▸ **REQUEST**
Can you rename "tangled seaweed" to "knotted kelp" everywhere it appears and give all of these lines again, with nothing else changed?

━━━━━━━━━━

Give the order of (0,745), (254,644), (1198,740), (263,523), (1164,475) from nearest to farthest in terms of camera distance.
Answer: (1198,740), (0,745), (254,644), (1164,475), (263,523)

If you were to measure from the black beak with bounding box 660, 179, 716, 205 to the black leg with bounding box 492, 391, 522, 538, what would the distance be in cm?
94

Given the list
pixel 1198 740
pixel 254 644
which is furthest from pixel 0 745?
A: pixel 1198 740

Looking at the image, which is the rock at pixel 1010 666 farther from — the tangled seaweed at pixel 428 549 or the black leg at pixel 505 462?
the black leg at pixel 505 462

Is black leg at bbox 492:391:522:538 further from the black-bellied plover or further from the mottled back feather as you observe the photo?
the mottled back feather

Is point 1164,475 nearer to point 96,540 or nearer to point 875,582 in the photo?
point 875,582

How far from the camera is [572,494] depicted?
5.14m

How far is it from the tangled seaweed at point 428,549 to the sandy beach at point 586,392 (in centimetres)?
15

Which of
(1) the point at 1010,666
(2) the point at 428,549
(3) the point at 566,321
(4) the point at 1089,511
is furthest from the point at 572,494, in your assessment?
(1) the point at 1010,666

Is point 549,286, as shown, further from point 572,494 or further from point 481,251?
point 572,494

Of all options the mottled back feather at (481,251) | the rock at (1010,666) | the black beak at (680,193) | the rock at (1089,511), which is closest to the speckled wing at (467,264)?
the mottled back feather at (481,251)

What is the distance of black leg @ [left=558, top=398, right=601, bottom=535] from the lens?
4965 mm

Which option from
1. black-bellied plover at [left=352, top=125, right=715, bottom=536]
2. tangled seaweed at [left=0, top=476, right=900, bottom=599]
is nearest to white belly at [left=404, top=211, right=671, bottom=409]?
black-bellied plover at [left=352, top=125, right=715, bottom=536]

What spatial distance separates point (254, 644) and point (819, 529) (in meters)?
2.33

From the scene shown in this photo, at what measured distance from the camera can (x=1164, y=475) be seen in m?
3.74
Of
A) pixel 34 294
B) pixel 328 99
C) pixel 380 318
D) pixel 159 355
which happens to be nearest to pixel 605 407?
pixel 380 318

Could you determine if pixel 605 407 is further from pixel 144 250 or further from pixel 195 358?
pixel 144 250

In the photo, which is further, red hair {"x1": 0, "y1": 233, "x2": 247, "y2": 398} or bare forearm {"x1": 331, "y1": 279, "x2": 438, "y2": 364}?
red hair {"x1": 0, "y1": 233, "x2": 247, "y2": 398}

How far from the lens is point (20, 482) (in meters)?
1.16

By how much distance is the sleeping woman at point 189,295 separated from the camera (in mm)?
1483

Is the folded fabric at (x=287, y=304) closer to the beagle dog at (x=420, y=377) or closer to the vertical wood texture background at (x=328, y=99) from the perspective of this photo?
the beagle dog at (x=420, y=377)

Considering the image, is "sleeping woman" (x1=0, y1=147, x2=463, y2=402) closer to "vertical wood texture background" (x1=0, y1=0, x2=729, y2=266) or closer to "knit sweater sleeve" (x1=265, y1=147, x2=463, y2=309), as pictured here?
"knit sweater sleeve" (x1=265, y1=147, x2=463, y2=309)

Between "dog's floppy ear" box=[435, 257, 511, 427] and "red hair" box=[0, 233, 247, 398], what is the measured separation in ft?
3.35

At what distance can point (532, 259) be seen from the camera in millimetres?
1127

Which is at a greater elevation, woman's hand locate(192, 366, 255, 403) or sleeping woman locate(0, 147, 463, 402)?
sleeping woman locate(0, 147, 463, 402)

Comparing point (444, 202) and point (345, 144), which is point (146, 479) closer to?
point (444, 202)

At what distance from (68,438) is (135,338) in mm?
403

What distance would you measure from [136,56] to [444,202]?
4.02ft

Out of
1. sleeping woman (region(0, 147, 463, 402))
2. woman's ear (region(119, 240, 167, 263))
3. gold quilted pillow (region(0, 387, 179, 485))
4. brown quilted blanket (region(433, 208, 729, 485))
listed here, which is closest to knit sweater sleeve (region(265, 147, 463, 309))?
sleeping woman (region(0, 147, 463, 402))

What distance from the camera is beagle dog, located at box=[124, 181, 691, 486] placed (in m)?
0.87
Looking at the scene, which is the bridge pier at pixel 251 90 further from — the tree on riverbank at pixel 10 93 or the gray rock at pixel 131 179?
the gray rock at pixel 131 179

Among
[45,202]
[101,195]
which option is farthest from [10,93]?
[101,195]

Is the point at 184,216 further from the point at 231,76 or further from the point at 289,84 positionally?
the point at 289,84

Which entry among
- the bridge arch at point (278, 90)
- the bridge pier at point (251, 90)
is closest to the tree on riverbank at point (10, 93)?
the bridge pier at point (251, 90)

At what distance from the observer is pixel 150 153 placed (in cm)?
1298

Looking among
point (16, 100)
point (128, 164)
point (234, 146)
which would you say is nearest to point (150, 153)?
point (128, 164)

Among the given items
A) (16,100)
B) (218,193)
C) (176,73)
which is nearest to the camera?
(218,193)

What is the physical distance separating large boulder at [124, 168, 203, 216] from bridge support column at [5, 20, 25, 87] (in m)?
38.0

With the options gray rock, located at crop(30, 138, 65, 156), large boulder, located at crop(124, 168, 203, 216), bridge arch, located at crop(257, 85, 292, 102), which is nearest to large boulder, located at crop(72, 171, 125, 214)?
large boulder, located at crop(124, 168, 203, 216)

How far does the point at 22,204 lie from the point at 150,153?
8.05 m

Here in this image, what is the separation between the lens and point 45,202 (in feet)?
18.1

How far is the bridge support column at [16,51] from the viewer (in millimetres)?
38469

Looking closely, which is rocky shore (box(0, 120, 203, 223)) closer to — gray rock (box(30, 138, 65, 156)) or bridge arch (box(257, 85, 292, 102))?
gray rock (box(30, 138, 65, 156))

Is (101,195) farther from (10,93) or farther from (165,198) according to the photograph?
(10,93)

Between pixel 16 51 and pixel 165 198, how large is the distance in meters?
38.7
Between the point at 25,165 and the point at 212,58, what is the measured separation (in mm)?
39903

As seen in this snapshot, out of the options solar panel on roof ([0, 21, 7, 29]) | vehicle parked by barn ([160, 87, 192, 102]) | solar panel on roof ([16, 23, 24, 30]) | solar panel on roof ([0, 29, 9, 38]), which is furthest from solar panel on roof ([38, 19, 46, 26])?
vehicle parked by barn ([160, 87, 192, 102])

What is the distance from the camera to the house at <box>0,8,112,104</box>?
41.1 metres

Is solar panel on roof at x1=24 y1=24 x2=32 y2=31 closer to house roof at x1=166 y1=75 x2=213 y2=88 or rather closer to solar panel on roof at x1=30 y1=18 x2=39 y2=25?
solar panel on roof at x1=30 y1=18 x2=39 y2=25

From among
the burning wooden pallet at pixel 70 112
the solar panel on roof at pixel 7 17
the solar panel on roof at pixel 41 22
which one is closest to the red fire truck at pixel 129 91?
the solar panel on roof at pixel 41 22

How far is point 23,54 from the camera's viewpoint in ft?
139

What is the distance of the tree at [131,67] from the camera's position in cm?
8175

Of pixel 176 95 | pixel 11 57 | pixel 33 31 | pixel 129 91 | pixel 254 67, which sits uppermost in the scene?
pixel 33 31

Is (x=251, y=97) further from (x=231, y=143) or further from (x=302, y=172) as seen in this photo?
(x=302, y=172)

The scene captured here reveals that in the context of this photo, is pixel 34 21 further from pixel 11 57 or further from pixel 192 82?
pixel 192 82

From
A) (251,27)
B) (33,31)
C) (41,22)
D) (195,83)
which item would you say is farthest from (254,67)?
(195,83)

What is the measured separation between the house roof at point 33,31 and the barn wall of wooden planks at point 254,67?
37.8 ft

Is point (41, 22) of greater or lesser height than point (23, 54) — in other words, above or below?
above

━━━━━━━━━━

▸ **ANSWER TO THIS TASK**
Give the order of (0,745), (254,644), (1198,740), (263,523), (1164,475) from nearest to farthest in terms of camera distance.
Answer: (1198,740), (0,745), (254,644), (1164,475), (263,523)

If you were to measure from the black beak with bounding box 660, 179, 716, 205 to the black leg with bounding box 492, 391, 522, 538, what would the distance be in cm?
94

Given the list
pixel 1198 740
pixel 254 644
which is furthest from pixel 0 745?
A: pixel 1198 740

Looking at the image, which is the rock at pixel 1010 666 farther from — the knotted kelp at pixel 428 549 or the black leg at pixel 505 462?
the black leg at pixel 505 462

Is black leg at bbox 492:391:522:538 further from the black-bellied plover or further from the mottled back feather as you observe the photo?
the mottled back feather

Is point 1164,475 nearer to point 96,540 or nearer to point 875,582 in the photo?
point 875,582

How far from the camera is [572,494] depicted?
5.14m

How far is it from the knotted kelp at point 428,549 to the sandy beach at point 586,392 (in centimetres)?
15

Which of
(1) the point at 1010,666
(2) the point at 428,549
(3) the point at 566,321
(4) the point at 1089,511
is furthest from the point at 572,494, in your assessment?
(1) the point at 1010,666

Is point 549,286, as shown, further from point 572,494 or further from point 481,251?
point 572,494

Of all options the mottled back feather at (481,251) | the rock at (1010,666) | the black beak at (680,193) | the rock at (1089,511), which is closest to the speckled wing at (467,264)?
the mottled back feather at (481,251)

What is the distance of black leg @ [left=558, top=398, right=601, bottom=535] from the lens?
4965 mm

Which option from
1. black-bellied plover at [left=352, top=125, right=715, bottom=536]
2. knotted kelp at [left=0, top=476, right=900, bottom=599]
is nearest to white belly at [left=404, top=211, right=671, bottom=409]?
black-bellied plover at [left=352, top=125, right=715, bottom=536]

What spatial distance separates point (254, 644) and point (819, 529) (in meters)?
2.33

From the scene shown in this photo, at what measured distance from the camera can (x=1164, y=475) be seen in m?
3.74
Of
A) pixel 34 294
B) pixel 328 99
C) pixel 380 318
D) pixel 159 355
which happens to be nearest to pixel 605 407?
pixel 380 318

Could you determine if pixel 605 407 is further from pixel 144 250 or further from pixel 195 358?
pixel 144 250

In the photo, which is further, red hair {"x1": 0, "y1": 233, "x2": 247, "y2": 398} or bare forearm {"x1": 331, "y1": 279, "x2": 438, "y2": 364}?
red hair {"x1": 0, "y1": 233, "x2": 247, "y2": 398}

How far from the lens is point (20, 482) (in meters)?
1.16

By how much distance is the sleeping woman at point 189,295 separated from the camera (in mm)?
1483

Is the folded fabric at (x=287, y=304) closer to the beagle dog at (x=420, y=377) or closer to the vertical wood texture background at (x=328, y=99) from the perspective of this photo?
the beagle dog at (x=420, y=377)

Considering the image, is "sleeping woman" (x1=0, y1=147, x2=463, y2=402) closer to "vertical wood texture background" (x1=0, y1=0, x2=729, y2=266) or closer to "knit sweater sleeve" (x1=265, y1=147, x2=463, y2=309), as pictured here?
"knit sweater sleeve" (x1=265, y1=147, x2=463, y2=309)

Between "dog's floppy ear" box=[435, 257, 511, 427] and "red hair" box=[0, 233, 247, 398], what is the measured separation in ft?
3.35

At what distance can point (532, 259) be seen from the camera in millimetres?
1127

Which is at a greater elevation, woman's hand locate(192, 366, 255, 403) or sleeping woman locate(0, 147, 463, 402)?
sleeping woman locate(0, 147, 463, 402)

Comparing point (444, 202) and point (345, 144), which is point (146, 479) closer to?
point (444, 202)

At what distance from (68,438) is (135,338) in mm?
403

What distance would you measure from [136,56] to [444,202]?
4.02ft

Out of
1. sleeping woman (region(0, 147, 463, 402))
2. woman's ear (region(119, 240, 167, 263))
3. gold quilted pillow (region(0, 387, 179, 485))
4. brown quilted blanket (region(433, 208, 729, 485))
listed here, which is closest to knit sweater sleeve (region(265, 147, 463, 309))?
sleeping woman (region(0, 147, 463, 402))

What distance from the camera is beagle dog, located at box=[124, 181, 691, 486] placed (in m)?
0.87
Looking at the scene, which is the bridge pier at pixel 251 90 further from — the tree on riverbank at pixel 10 93 or the gray rock at pixel 131 179?
the gray rock at pixel 131 179

Among
[45,202]
[101,195]
which option is farthest from [10,93]?
[101,195]

Is the point at 184,216 further from the point at 231,76 or further from the point at 289,84 positionally?
the point at 289,84

Which entry among
- the bridge arch at point (278, 90)
- the bridge pier at point (251, 90)
is closest to the tree on riverbank at point (10, 93)?
the bridge pier at point (251, 90)

At what distance from the observer is pixel 150 153 placed (in cm)?
1298

Looking among
point (16, 100)
point (128, 164)
point (234, 146)
which would you say is nearest to point (150, 153)?
point (128, 164)

Among the given items
A) (16,100)
B) (218,193)
C) (176,73)
which is nearest to the camera?
(218,193)

What is the physical distance separating large boulder at [124, 168, 203, 216] from bridge support column at [5, 20, 25, 87] (in m)?
38.0

With the options gray rock, located at crop(30, 138, 65, 156), large boulder, located at crop(124, 168, 203, 216), bridge arch, located at crop(257, 85, 292, 102), which is nearest to large boulder, located at crop(72, 171, 125, 214)?
large boulder, located at crop(124, 168, 203, 216)

How far does the point at 22,204 lie from the point at 150,153?
8.05 m

Here in this image, what is the separation between the lens and point 45,202 (in feet)?
18.1

How far is the bridge support column at [16,51] from the viewer (in millimetres)?
38469

Looking closely, which is rocky shore (box(0, 120, 203, 223)) closer to — gray rock (box(30, 138, 65, 156)) or bridge arch (box(257, 85, 292, 102))?
gray rock (box(30, 138, 65, 156))

Is (101,195) farther from (10,93) or farther from (165,198) according to the photograph?
(10,93)

Between pixel 16 51 and pixel 165 198, how large is the distance in meters?
38.7
Between the point at 25,165 and the point at 212,58, what is the measured separation (in mm)?
39903

As seen in this snapshot, out of the options solar panel on roof ([0, 21, 7, 29]) | vehicle parked by barn ([160, 87, 192, 102]) | solar panel on roof ([16, 23, 24, 30]) | solar panel on roof ([0, 29, 9, 38]), which is furthest from solar panel on roof ([38, 19, 46, 26])?
vehicle parked by barn ([160, 87, 192, 102])

What is the distance from the camera to the house at <box>0,8,112,104</box>?
41.1 metres

Is solar panel on roof at x1=24 y1=24 x2=32 y2=31 closer to house roof at x1=166 y1=75 x2=213 y2=88 or rather closer to solar panel on roof at x1=30 y1=18 x2=39 y2=25?
solar panel on roof at x1=30 y1=18 x2=39 y2=25

From among
the burning wooden pallet at pixel 70 112
the solar panel on roof at pixel 7 17
the solar panel on roof at pixel 41 22
which one is closest to the red fire truck at pixel 129 91?
the solar panel on roof at pixel 41 22

How far is point 23,54 from the camera's viewpoint in ft?
139

What is the distance of the tree at [131,67] from the camera's position in cm?
8175

Of pixel 176 95 | pixel 11 57 | pixel 33 31 | pixel 129 91 | pixel 254 67, which sits uppermost in the scene?
pixel 33 31

Is (x=251, y=97) further from (x=231, y=143) or further from (x=302, y=172) as seen in this photo?
(x=302, y=172)

The scene captured here reveals that in the context of this photo, is pixel 34 21 further from pixel 11 57 or further from pixel 192 82?
pixel 192 82

From
A) (251,27)
B) (33,31)
C) (41,22)
D) (195,83)
which item would you say is farthest from (254,67)?
(195,83)

What is the measured separation between the house roof at point 33,31 and the barn wall of wooden planks at point 254,67?
37.8 ft

Is point (41, 22) of greater or lesser height than point (23, 54) — in other words, above or below?
above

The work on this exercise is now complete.